John is an old-school surfcaster. He uses a two-piece surfcasting rod, an Alvey reel, 15 kg main line, no sinker and about a meter of 50 kg trace rigged with 10/0 and 8/0 hooks. Big and oily yellow-eyed mullet (netted a few days before the comp) are used as bait. Check out the flawless bait-presentation.
He cuts the tail off, rendering the bait more aerodynamic and yielding a longer cast. I will definitely adopt cutting the tail off, this will also allow for easier bait retrieval, especially when you are skipping dead baits to raise kingfish. He also cuts open the gut cavity and scores the fish on the sides, to allow the juices to flow out more easily and thus to attract big fish. The baits create their own berley trail.
Further, John impressively casts the bait as far as he can (60-80 m) and leaves it out there until the rod tip bends over. “Put a good sized, oily bait on and leave it out there. If you start playing with it all the time, you just increase the likelihood of getting snagged. Leave it there, small fish can’t take a fresh bait off easily, and keep an eye on the rod. If it doesn’t bend hard, your bait is still out there and attracting fish. So leave it!”
This is a crucial tip when you are fishing land-based spots that boast large kelp-beds and rocky, underwater terrain. When retrieving, do it fast and keep the rod tip high and if you really have to check your bait every 5 minutes, then just fish two rods, leaving the big bait out there untouched until it goes WHAAAAM.
After about an hour, John lands a 33 cm sized snapper. “Nice, this is dinner for you Ben.” I happily accepted the snapper and enjoyed it later that night by the fireplace thinking of John, and of how he is waiting for that big snapper, enduring the not so comfortable and rainy conditions on the rocks.
WHAAAAM, at about 1500, his rod bends over hard. John rushes over, but there is no hook-up, so he retrieves the line. The bait has been stripped off by something strong enough to do so in one go, but unfortunately no hook-up.
It suddenly occurres to me, my timing is not good at all. The best chances for John to land a big fish are at night and early morning. Actually, I am so sure to get a picture of him with a big snapper that I intend to cancel my plans for Saturday and to show up again.
Since John prepares a new bait, I decide, however, to stay for another half an hour. After all, John Lennan doesn’t have the reputation he has if he couldn’t land a good fish under pressure.
WHAAAAM, it is just after 1600 when the rod tip bends over again. This time there is a hookup and John skilfully turns the head of the fish as soon as possible and fights it hard from an elevated position. His mate Steve has the net ready. 3-4 minutes after hookup, John lands the first big fish of the day.

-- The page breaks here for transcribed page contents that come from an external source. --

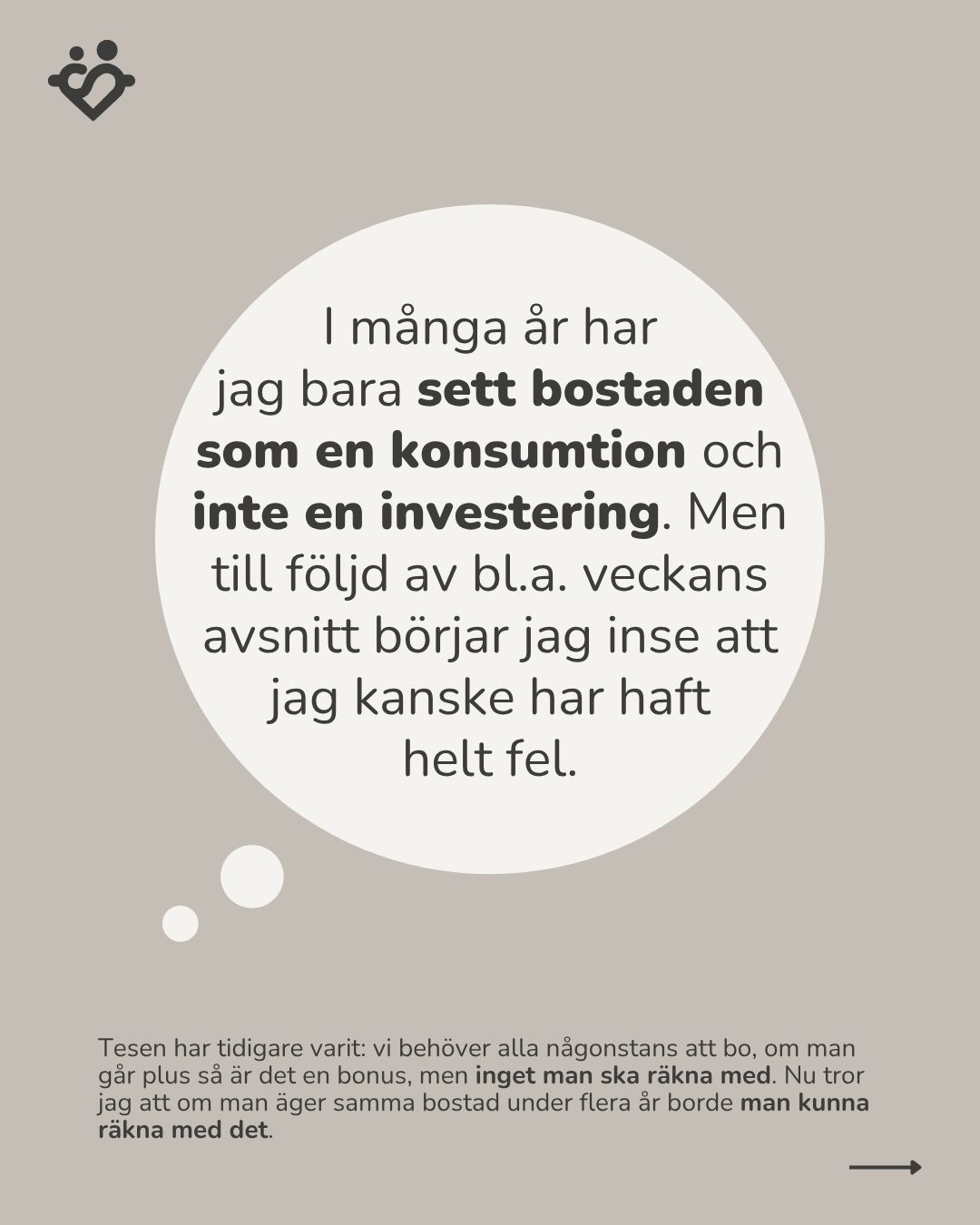 I många år har jag bara sett bostaden som en konsumtion och inte en investering. Men till följd av bl.a. veckans avsnitt börjar jag inse att jag kanske har haft helt fel.

Tesen har tidigare varit: vi behöver alla någonstans att bo, om man går plus så är det en bonus, men inget man ska räkna med. Nu tror jag att om man äger samma bostad under flera år borde man kunna räkna med det.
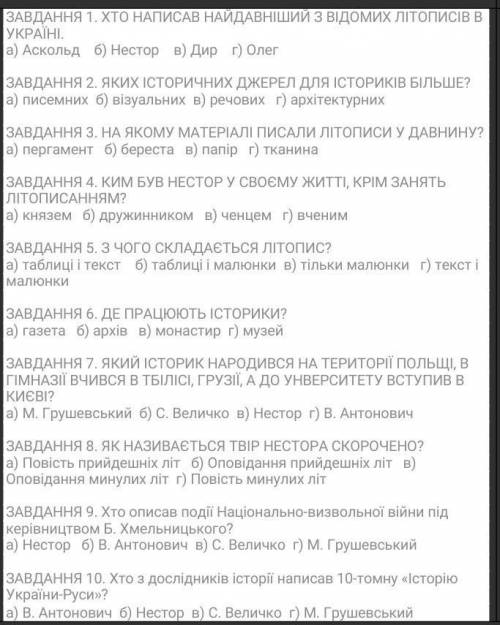 ЗАВДАННЯ 1. ХТО НАПИСАВ НАЙДАВНІШИЙ З ВІДОМИХ ЛІТОПИСІВ В УКРАЇНІ.
а) Аскольд б) Нестор в) Дир г) Олег

ЗАВДАННЯ 2. ЯКИХ ІСТОРИЧНИХ ДЖЕРЕЛ ДЛЯ ІСТОРИКІВ БІЛЬШЕ?
а) писемних б) візуальних в) речових г) архітектурних

ЗАВДАННЯ 3. НА ЯКОМУ МАТЕРІАЛІ ПИСАЛИ ЛІТОПИСИ У ДАВНИНУ?
а) пергамент б) береста в) папір г) тканина

ЗАВДАННЯ 4. КИМ БУВ НЕСТОР У СВОЄМУ ЖИТТІ, КРІМ ЗАНЯТЬ ЛІТОПИСАННЯМ?
а) князем б) дружинником в) ченцем г) вченим

ЗАВДАННЯ 5. З ЧОГО СКЛАДАЄТЬСЯ ЛІТОПИС?
а) таблиці і текст б) таблиці і малюнки в) тільки малюнки г) текст і малюнки

ЗАВДАННЯ 6. ДЕ ПРАЦЮЮТЬ ІСТОРИКИ?
а) газета б) архів в) монастир г) музей

ЗАВДАННЯ 7. ЯКИЙ ІСТОРИК НАРОДИВСЯ НА ТЕРИТОРІЇ ПОЛЬЩІ, В ГІМНАЗІЇ ВЧИВСЯ В ТБІЛІСІ, ГРУЗІЇ, А ДО УНВЕРСИТЕТУ ВСТУПИВ В КИЄВІ?
а) М. Грушевський б) С. Величко в) Нестор г) В. Антонович

ЗАВДАННЯ 8. ЯК НАЗИВАЄТЬСЯ ТВІР НЕСТОРА СКОРОЧЕНО?
а) Повість прийдешніх літ б) Оповідання прийдешніх літ в) Оповідання минулих літ г) Повість минулих літ

ЗАВДАННЯ 9. Хто описав події Національно-визвольної війни під керівництвом Б. Хмельницького?
а) Нестор б) В. Антонович в) С. Величко г) М. Грушевський

ЗАВДАННЯ 10. Хто з дослідників історії написав 10-томну «Історію України-Руси»?
а) В. Антонович б) Нестор в) С. Величко г) М. Грушевський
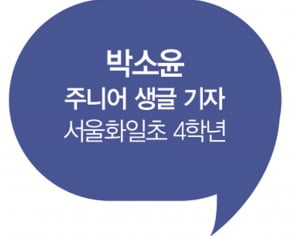 박소윤
주니어 생글 기자
서울화일초 4학년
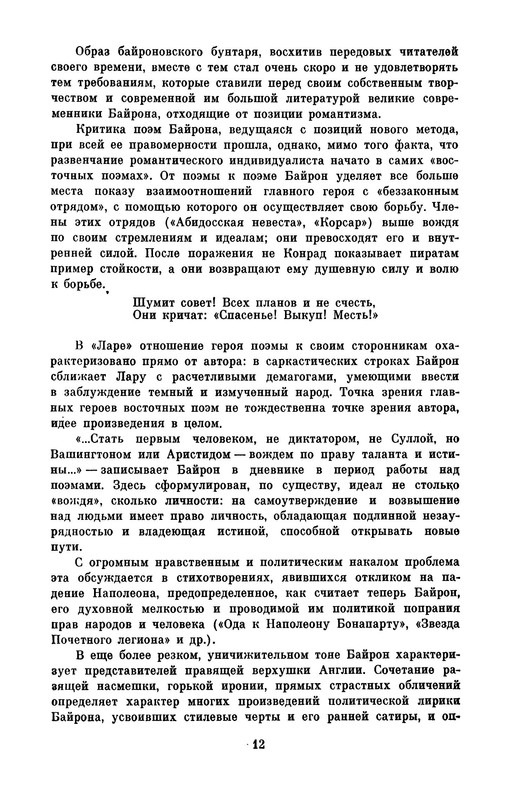 Образ байроновского бунтаря, восхитив передовых читателей своего времени, вместе с тем стал очень скоро и не удовлетворять тем требованиям, которые ставили перед своим собственным творчеством и современной им большой литературой великие современники Байрона, отходящие от позиции романтизма.

Критика поэм Байрона, ведущаяся с позиций нового метода, при всей ее правомерности прошла, однако, мимо того факта, что развенчание романтического индивидуалиста начато в самих «восточных поэмах». От поэмы к поэме Байрон уделяет все больше места показу взаимоотношений главного героя с «беззаконным отрядом», с помощью которого он осуществляет свою борьбу. Члены этих отрядов («Абидосская невеста», «Корсар») выше вождя по своим стремлениям и идеалам; они превосходят его и внутренней силой. После поражения не Конрад показывает пиратам пример стойкости, а они возвращают ему душевную силу и волю к борьбе.

Шумит совет! Всех планов и не счесть,
Они кричат: «Спасенье! Выкуп! Месть!»

В «Ларе» отношение героя поэмы к своим сторонникам охарактеризовано прямо от автора: в саркастических строках Байрон сближает Лару с расчетливыми демагогами, умеющими ввести в заблуждение темный и измученный народ. Точка зрения главных героев восточных поэм не тождественна точке зрения автора, идее произведения в целом.

«...Стать первым человеком, не диктатором, не Суллой, но Вашингтоном или Аристидом — вождем по праву таланта и истины...» — записывает Байрон в дневнике в период работы над поэмами. Здесь сформулирован, по существу, идеал не столько «вождя», сколько личности: на самоутверждение и возвышение над людьми имеет право личность, обладающая подлинной незаурядностью и владеющая истиной, способной открывать новые пути.

С огромным нравственным и политическим накалом проблема эта обсуждается в стихотворениях, явившихся откликом на падение Наполеона, предопределенное, как считает теперь Байрон, его духовной мелкостью и проводимой им политикой попрания прав народов и человека («Ода к Наполеону Бонапарту», «Звезда Почетного легиона» и др.).

В еще более резком, уничижительном тоне Байрон характеризует представителей правящей верхушки Англии. Сочетание разящей насмешки, горькой иронии, прямых страстных обличений определяет характер многих произведений политической лирики Байрона, усвоивших стилевые черты и его ранней сатиры, и оп-

12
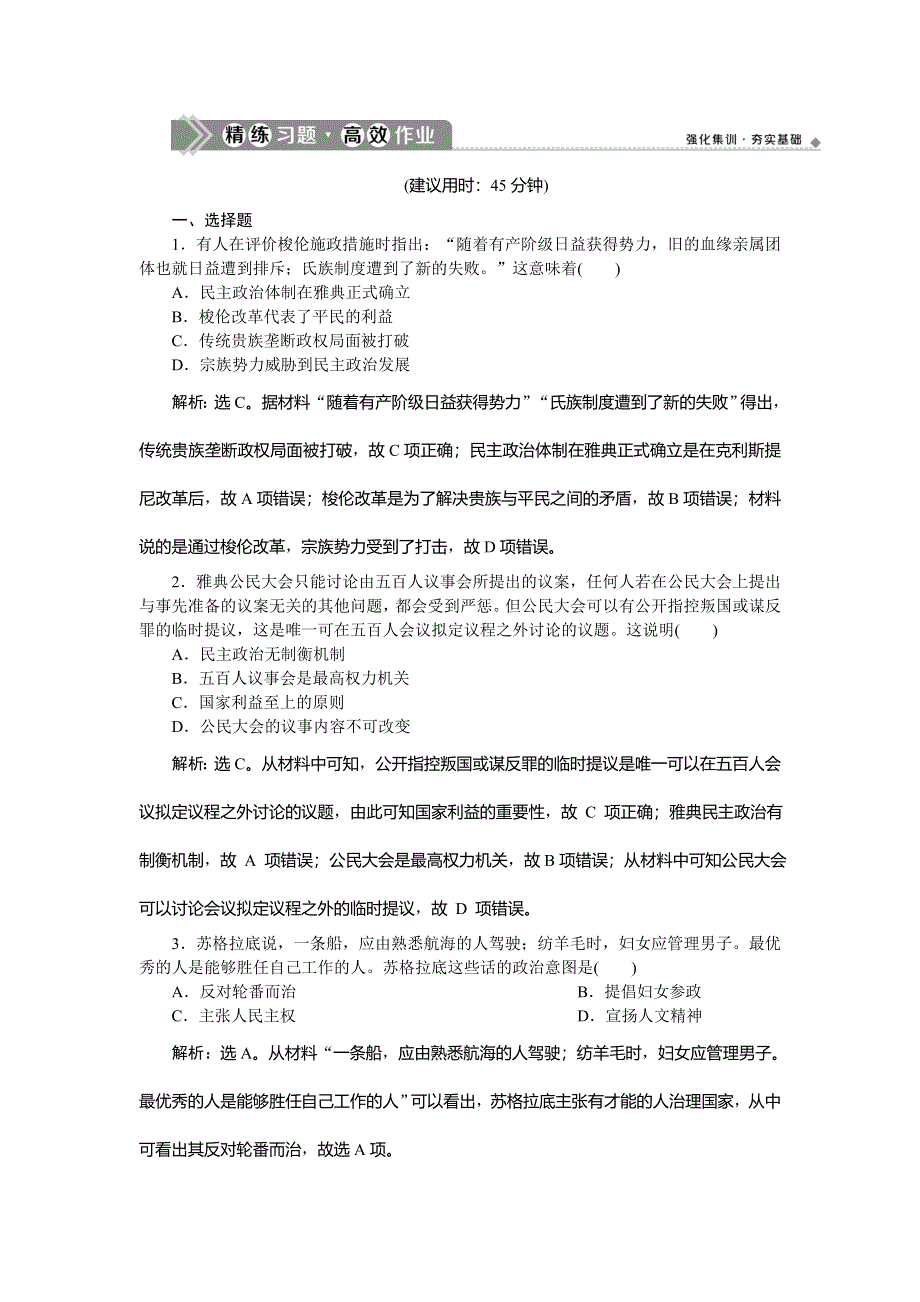 精练习题·高效作业

强化集训·夯实基础

(建议用时：45 分钟)

一、选择题

1．有人在评价梭伦施政措施时指出：“随着有产阶级日益获得势力，旧的血缘亲属团体也就日益遭到排斥；氏族制度遭到了新的失败。”这意味着(　　)

A．民主政治体制在雅典正式确立

B．梭伦改革代表了平民的利益

C．传统贵族垄断政权局面被打破

D．宗族势力威胁到民主政治发展

解析：选 C。据材料“随着有产阶级日益获得势力”“氏族制度遭到了新的失败”得出，传统贵族垄断政权局面被打破，故 C 项正确；民主政治体制在雅典正式确立是在克利斯提尼改革后，故 A 项错误；梭伦改革是为了解决贵族与平民之间的矛盾，故 B 项错误；材料说的是通过梭伦改革，宗族势力受到了打击，故 D 项错误。

2．雅典公民大会只能讨论由五百人议事会所提出的议案，任何人若在公民大会上提出与事先准备的议案无关的其他问题，都会受到严惩。但公民大会可以有公开指控叛国或谋反罪的临时提议，这是唯一可在五百人会议拟定议程之外讨论的议题。这说明(　　)

A．民主政治无制衡机制

B．五百人议事会是最高权力机关

C．国家利益至上的原则

D．公民大会的议事内容不可改变

解析：选 C。从材料中可知，公开指控叛国或谋反罪的临时提议是唯一可以在五百人会议拟定议程之外讨论的议题，由此可知国家利益的重要性，故 C 项正确；雅典民主政治有制衡机制，故 A 项错误；公民大会是最高权力机关，故 B 项错误；从材料中可知公民大会可以讨论会议拟定议程之外的临时提议，故 D 项错误。

3．苏格拉底说，一条船，应由熟悉航海的人驾驶；纺羊毛时，妇女应管理男子。最优秀的人是能够胜任自己工作的人。苏格拉底这些话的政治意图是(　　)

A．反对轮番而治

B．提倡妇女参政

C．主张人民主权

D．宣扬人文精神

解析：选 A。从材料“一条船，应由熟悉航海的人驾驶；纺羊毛时，妇女应管理男子。最优秀的人是能够胜任自己工作的人”可以看出，苏格拉底主张有才能的人治理国家，从中可看出其反对轮番而治，故选 A 项。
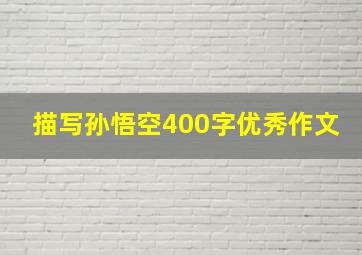 描写孙悟空400字优秀作文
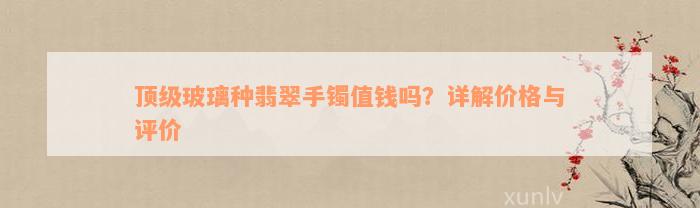 顶级玻璃种翡翠手镯值钱吗？详解价格与评价

xunlv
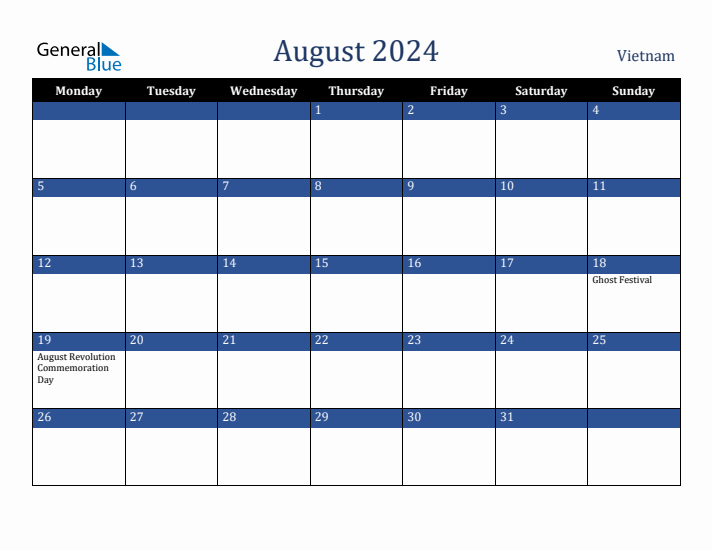 General Blue

August 2024

Vietnam

| Monday | Tuesday | Wednesday | Thursday | Friday | Saturday | Sunday |
|---|---|---|---|---|---|---|
| | | | 1 | 2 | 3 | 4 |
| 5 | 6 | 7 | 8 | 9 | 10 | 11 |
| 12 | 13 | 14 | 15 | 16 | 17 | 18 Ghost Festival |
| 19 August Revolution Commemoration Day | 20 | 21 | 22 | 23 | 24 | 25 |
| 26 | 27 | 28 | 29 | 30 | 31 | |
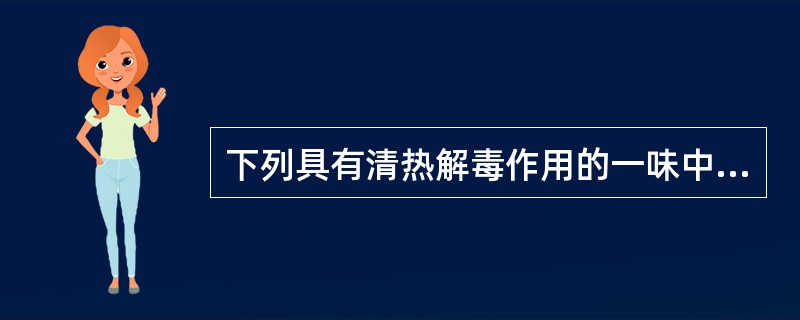 下列具有清热解毒作用的一味中...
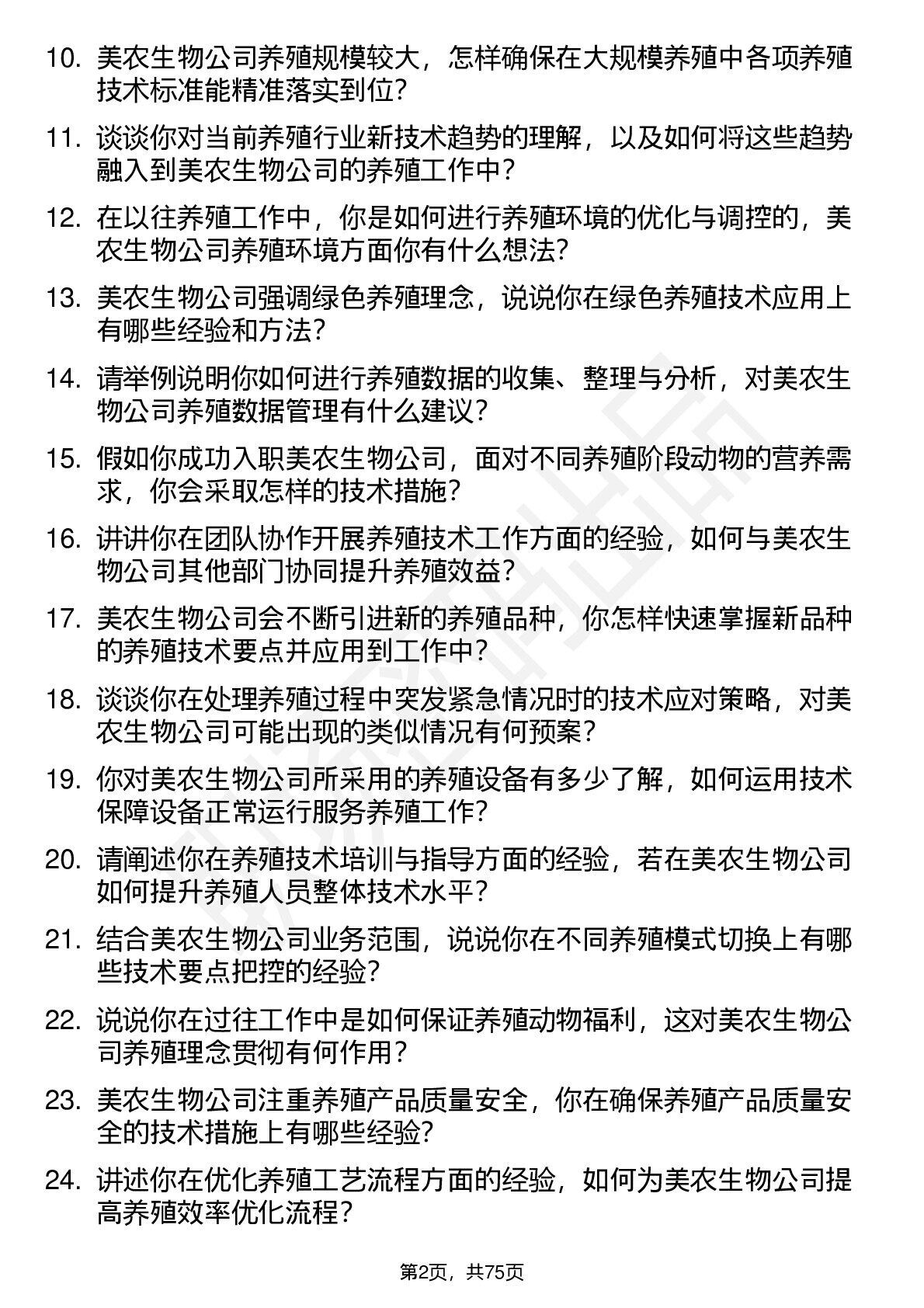 10. 美农生物公司养殖规模较大，怎样确保在大规模养殖中各项养殖技术标准能精准落实到位?

11. 谈谈你对当前养殖行业新技术趋势的理解，以及如何将这些趋势融入到美农生物公司的养殖工作中?

12. 在以往养殖工作中，你是如何进行养殖环境的优化与调控的，美农生物公司养殖环境方面你有什么想法?

13. 美农生物公司强调绿色养殖理念，说说你在绿色养殖技术应用上有哪些经验和方法?

14. 请举例说明你如何进行养殖数据的收集、整理与分析，对美农生物公司养殖数据管理有什么建议?

15. 假如你成功入职美农生物公司，面对不同养殖阶段动物的营养需求，你会采取怎样的技术措施?

16. 讲讲你在团队协作开展养殖技术工作方面的经验，如何与美农生物公司其他部门协同提升养殖效益?

17. 美农生物公司会不断引进新的养殖品种，你怎样快速掌握新品种的养殖技术要点并应用到工作中?

18. 谈谈你在处理养殖过程中突发紧急情况时的技术应对策略，对美农生物公司可能出现的类似情况有何预案?

19. 你对美农生物公司所采用的养殖设备有多少了解，如何运用技术保障设备正常运行服务养殖工作?

20. 请阐述你在养殖技术培训与指导方面的经验，若在美农生物公司如何提升养殖人员整体技术水平?

21. 结合美农生物公司业务范围，说说你在不同养殖模式切换上有哪些技术要点把控的经验?

22. 说说你在过往工作中是如何保证养殖动物福利，这对美农生物公司养殖理念贯彻有何作用?

23. 美农生物公司注重养殖产品质量安全，你在确保养殖产品质量安全的技术措施上有哪些经验?

24. 讲述你在优化养殖工艺流程方面的经验，如何为美农生物公司提高养殖效率优化流程?

第2页，共75页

“Did you see that, he didn’t want to come in at all. He went for a couple of runs and tried to bust me off in the weeds.” Yeah John, I saw it mate, great effort and well done!
This was a good time for me to leave. John is more than just enthusiastic, “there are bigger fish out there Ben. I have a feeling.”, and I wish him good luck.
Unfortunately, John didn’t land the prize-winning fish and after more than 24 hours of extreme and exhausting fishing (I also believe quite wet, it rained a lot over night), I didn’t see him at the final weigh in.
I know that John isn’t the only skilled local who prepares well for the Black Jug and that most competitors deserve to win, but he is one of the few land-based anglers. Yes, he has first prize titles under his belt, but he also missed out on big cash prizes being unable to physically make it to the final weigh in time.
He is a grandiose sportsman and I wish him only the best for future comps. Hopefully he can out-fish the professionals who target the Black Jug and other anglers on large and comfortable boats with high-tech fish finding and attracting devices again.
When I left Tipi and Bobs, the scoreboard boasted about two dozen 20 pound snapper, with the biggest weighing in at 11.78 kg (26 pound).